*Travail à faire*:
[1] Quels exemples de couleurs le passage sur Chaland cite-t-il pour illustrer le principe de la dominante, de la dominée et de la médiane ?
[2] Résumez le passage sur Chaland en deux phrases.
[3] Reprenez le passage sur Chaland là où il s'arrête et poursuivez-le.

*Passage fourni*:
+++

D’abord le rythme interne de l’image : un premier plan (ce petit groupe qui surplombe le défilé des mannequins) / le catwalk / un arrière-plan aux faux airs de coulisse ; ensuite, les couleurs,  fonctionnant sur le même principe : une dominante et une dominée que sépare une médiane (par exemple vert/rouge/blanc ou jaune/bleu/blanc) ; enfin les personnages eux-mêmes : tête/tronc/jambes & pieds (la chaussure esquissant l’échappée).

Ce tableau semble contenir tout Chaland : dans ses points de fuite, au delà de ce qui symbolise chacune des saisons, jusque dans cette notion de résistance. Aucune image en effet n’en recouvre une autre (ne la contient), ou ne la préfigure (devenant, en soi, déjà son souvenir). Il n’y a pas de surimpression possible, car chacune des sensations fonctionne en opposition immédiate avec la précédente. Ce qui importe, c’est la voie du milieu, l’élément tiers créé par la sidération provoquée par les deux autres.

+++

*Lignes de données*:

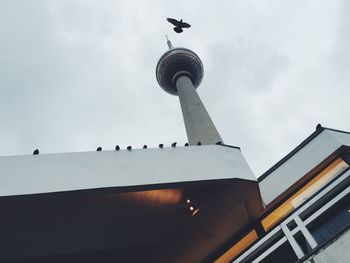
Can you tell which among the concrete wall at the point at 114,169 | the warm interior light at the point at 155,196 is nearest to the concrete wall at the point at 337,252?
the concrete wall at the point at 114,169

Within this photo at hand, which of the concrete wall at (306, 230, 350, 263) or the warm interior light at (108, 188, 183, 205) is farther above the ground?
the warm interior light at (108, 188, 183, 205)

+++

*Liste des réponses*:
[1] Vert, rouge et blanc, ou jaune, bleu et blanc.

[2] L'image s'organise selon un rythme à trois termes, qu'il s'agisse des plans (premier plan, catwalk, arrière-plan), des couleurs (une dominante et une dominée séparées par une médiane) ou des personnages (tête, tronc, jambes et pieds). Ce tableau semble contenir tout Chaland, car aucune image n'en recouvre ni n'en préfigure une autre, et ce qui importe est la voie du milieu, l'élément tiers né de la sidération provoquée par les deux autres.

[3]
Par exemple, dans cette vague de jaune qui se déverse depuis le rideau, avec ces ombres blanches : la lumière ainsi créée nous projette dans une mer de sable artificielle. Elle déroule une piste de cirque, que foule un caravanserail de personnages étranges : mi-homme ou femme et mi-animal, et bientôt être hybride, comme enfin délivré de ses deux incarnations précédentes (voyez ce magnifique homme-poisson, dont on ne sait plus très bien lequel des deux préexistait à l’autre).

Agissant de la même façon, le croissant de lune semble « minéraliser » le naturel  (arbre, fleur, fruit, champignon, poisson), le niant par l’illusion, l’artifice : à la verticale, comme tombée de l’astre, une étrange femme-poisson, avec des ballons de baudruche rose et vert pâle en guise d’oreilles de Mickey, qui la font ressembler à un cornet de glace ambulant : personnage de fiction ou monstre égaré ici-bas ? Son regard est caché par des lunettes noires (elle est la seule dans ce cas dans le défilé), la rendant quasiment opaque.

Génie du détail jusque dans l’accessoire : ainsi le sac à main-marron, et le parapluie de l’homme-champignon, dont le mouvement fait d’abord croire qu’il tient sa partenaire par la main ; la coiffure de la femme-neige, dont la forme reproduit celle de la brassière ; les points qui la composent (les flocons) ; et puis ce motif rouge en forme de cape qui accompagne la procession.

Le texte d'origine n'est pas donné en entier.